INSTRUCTION: Copy the entries verbatim, starting at the line that contains "How much space" and ending at the final entry, both included. Omit the pictures.
## start MATERIAL PROVIDED
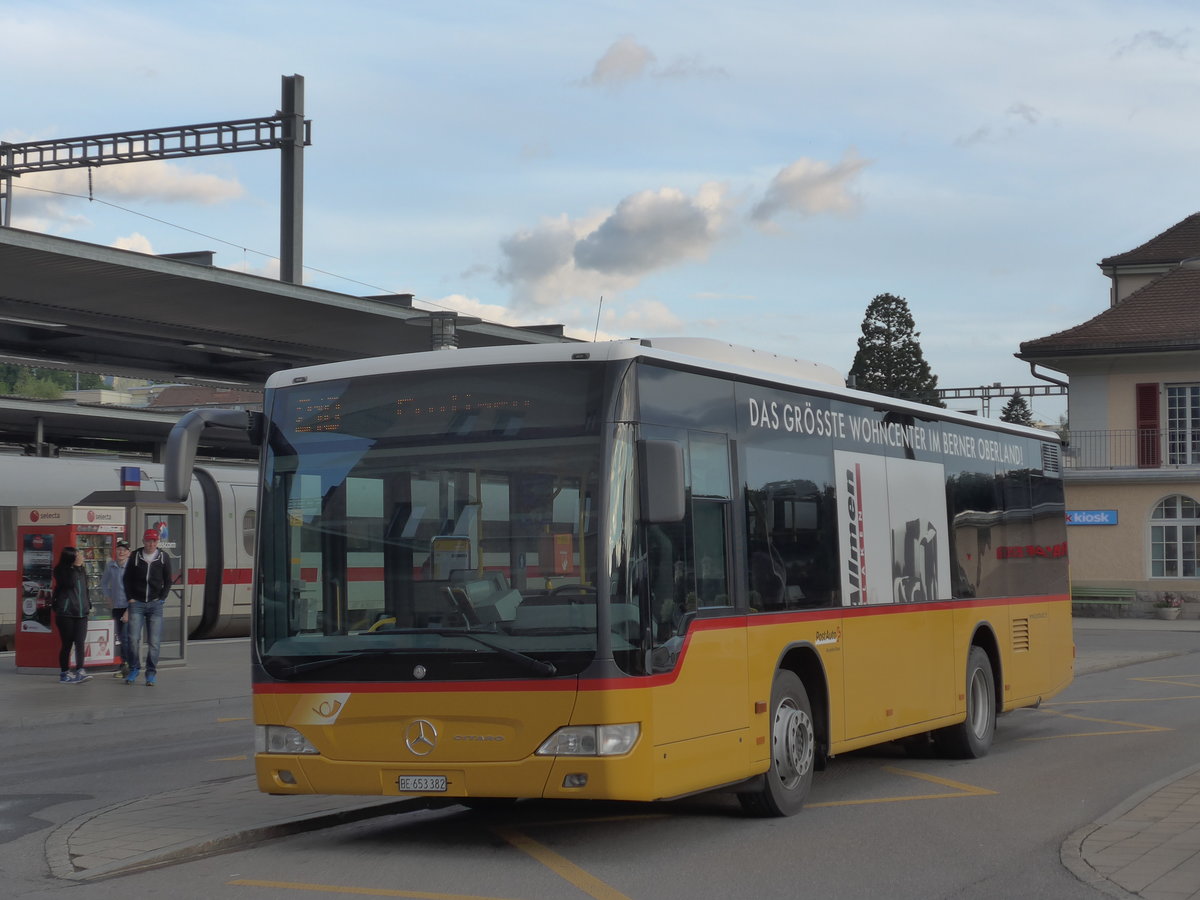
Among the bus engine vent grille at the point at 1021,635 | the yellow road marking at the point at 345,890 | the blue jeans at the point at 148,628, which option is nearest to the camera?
the yellow road marking at the point at 345,890

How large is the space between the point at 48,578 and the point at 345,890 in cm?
1587

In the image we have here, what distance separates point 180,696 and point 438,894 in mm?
12033

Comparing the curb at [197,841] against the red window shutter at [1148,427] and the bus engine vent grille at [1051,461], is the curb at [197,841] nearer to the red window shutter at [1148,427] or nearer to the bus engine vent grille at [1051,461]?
the bus engine vent grille at [1051,461]

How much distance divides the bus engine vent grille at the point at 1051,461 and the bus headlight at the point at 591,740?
8.84 metres

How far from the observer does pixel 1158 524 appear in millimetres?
47125

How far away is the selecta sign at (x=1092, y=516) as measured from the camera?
4734cm

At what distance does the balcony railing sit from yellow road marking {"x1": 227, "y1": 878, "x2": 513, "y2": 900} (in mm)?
43393

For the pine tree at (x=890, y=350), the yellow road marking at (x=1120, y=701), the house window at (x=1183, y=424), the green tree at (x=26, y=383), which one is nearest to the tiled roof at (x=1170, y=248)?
the house window at (x=1183, y=424)

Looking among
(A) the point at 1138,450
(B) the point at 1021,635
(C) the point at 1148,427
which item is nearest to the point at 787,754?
(B) the point at 1021,635

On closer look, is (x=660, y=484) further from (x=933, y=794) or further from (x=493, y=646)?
(x=933, y=794)

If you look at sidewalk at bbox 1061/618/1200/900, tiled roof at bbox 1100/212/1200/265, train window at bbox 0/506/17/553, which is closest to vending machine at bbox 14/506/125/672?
train window at bbox 0/506/17/553

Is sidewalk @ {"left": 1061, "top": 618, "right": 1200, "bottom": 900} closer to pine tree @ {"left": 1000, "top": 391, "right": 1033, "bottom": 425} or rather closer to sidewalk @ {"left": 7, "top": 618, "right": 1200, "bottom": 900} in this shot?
sidewalk @ {"left": 7, "top": 618, "right": 1200, "bottom": 900}

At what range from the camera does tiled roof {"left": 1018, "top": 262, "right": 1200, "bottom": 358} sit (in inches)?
1871

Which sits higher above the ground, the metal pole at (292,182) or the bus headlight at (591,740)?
the metal pole at (292,182)
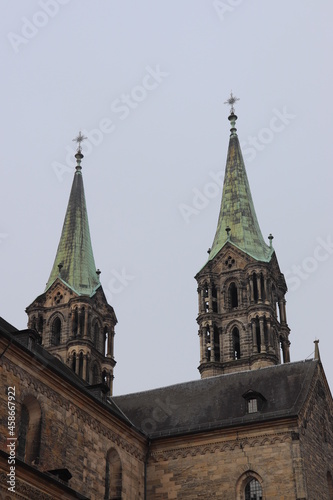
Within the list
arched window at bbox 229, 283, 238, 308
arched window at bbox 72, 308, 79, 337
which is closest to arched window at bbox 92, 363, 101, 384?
arched window at bbox 72, 308, 79, 337

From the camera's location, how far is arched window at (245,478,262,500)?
29.8 metres

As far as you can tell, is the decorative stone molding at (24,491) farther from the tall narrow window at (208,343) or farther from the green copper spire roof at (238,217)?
the green copper spire roof at (238,217)

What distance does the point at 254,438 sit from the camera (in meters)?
30.6

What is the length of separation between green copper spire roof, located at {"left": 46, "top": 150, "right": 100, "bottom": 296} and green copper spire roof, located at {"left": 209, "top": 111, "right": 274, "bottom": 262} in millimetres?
9514

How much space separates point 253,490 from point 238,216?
1416 inches

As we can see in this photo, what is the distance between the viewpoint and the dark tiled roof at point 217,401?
31828mm

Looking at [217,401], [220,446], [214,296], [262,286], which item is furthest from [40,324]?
[220,446]

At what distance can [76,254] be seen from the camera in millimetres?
62000

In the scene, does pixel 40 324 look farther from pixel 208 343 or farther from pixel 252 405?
pixel 252 405

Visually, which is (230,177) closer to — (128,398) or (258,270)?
(258,270)

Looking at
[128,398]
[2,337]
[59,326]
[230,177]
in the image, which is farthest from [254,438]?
[230,177]

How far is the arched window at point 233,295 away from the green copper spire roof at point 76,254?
Result: 1012 cm

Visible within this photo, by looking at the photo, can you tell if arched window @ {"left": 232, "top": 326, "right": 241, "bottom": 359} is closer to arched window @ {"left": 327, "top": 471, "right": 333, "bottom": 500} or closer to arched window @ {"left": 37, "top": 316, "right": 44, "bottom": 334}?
arched window @ {"left": 37, "top": 316, "right": 44, "bottom": 334}

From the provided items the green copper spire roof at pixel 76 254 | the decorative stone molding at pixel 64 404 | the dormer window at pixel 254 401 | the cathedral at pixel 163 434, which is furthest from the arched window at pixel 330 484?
the green copper spire roof at pixel 76 254
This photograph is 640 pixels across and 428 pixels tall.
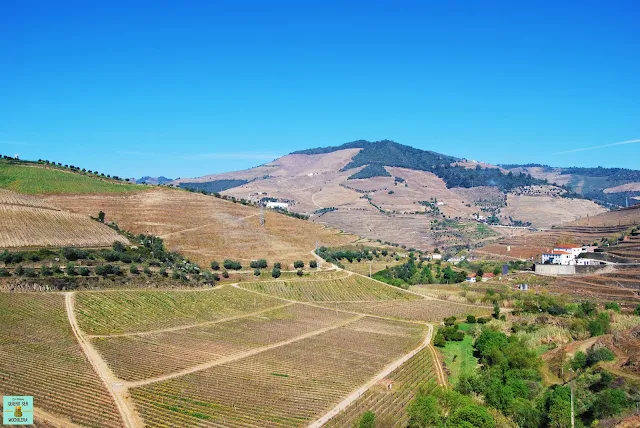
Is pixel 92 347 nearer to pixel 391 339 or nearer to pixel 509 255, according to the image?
pixel 391 339

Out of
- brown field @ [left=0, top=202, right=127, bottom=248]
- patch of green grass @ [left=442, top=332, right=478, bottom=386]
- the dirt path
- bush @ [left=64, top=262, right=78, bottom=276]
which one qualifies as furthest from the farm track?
brown field @ [left=0, top=202, right=127, bottom=248]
## end MATERIAL PROVIDED
SOLVED EXERCISE:
How much space separates point 253,490 from point 238,216?
1416 inches

As we can see in this photo, what is the distance between the viewpoint and the dark tiled roof at point 217,401?
31828mm

Looking at [217,401], [220,446], [214,296], [262,286], which item is furthest from [40,324]?
[220,446]

At what distance can [76,254] be seen from the camera in millimetres?
62000

In the scene, does pixel 40 324 look farther from pixel 208 343 or farther from pixel 252 405?
pixel 252 405

Visually, which is (230,177) closer to — (128,398) or (258,270)?
(258,270)

Looking at
[128,398]
[2,337]
[59,326]
[230,177]
in the image, which is farthest from [254,438]?
[230,177]

How far is the arched window at point 233,295 away from the green copper spire roof at point 76,254?
Result: 1012 cm

Visible within this photo, by looking at the photo, can you tell if arched window @ {"left": 232, "top": 326, "right": 241, "bottom": 359} is closer to arched window @ {"left": 327, "top": 471, "right": 333, "bottom": 500} or closer to arched window @ {"left": 37, "top": 316, "right": 44, "bottom": 334}?
arched window @ {"left": 37, "top": 316, "right": 44, "bottom": 334}

From the provided items the green copper spire roof at pixel 76 254 | the decorative stone molding at pixel 64 404 | the dormer window at pixel 254 401 | the cathedral at pixel 163 434, which is furthest from the arched window at pixel 330 484?
the green copper spire roof at pixel 76 254
This photograph is 640 pixels across and 428 pixels tall.
Is pixel 92 347 nearer to pixel 391 339 or nearer to pixel 509 255, according to the image?
pixel 391 339

Out of
- brown field @ [left=0, top=202, right=127, bottom=248]
- patch of green grass @ [left=442, top=332, right=478, bottom=386]
- the dirt path
- bush @ [left=64, top=262, right=78, bottom=276]
which one qualifies as furthest from the farm track?
brown field @ [left=0, top=202, right=127, bottom=248]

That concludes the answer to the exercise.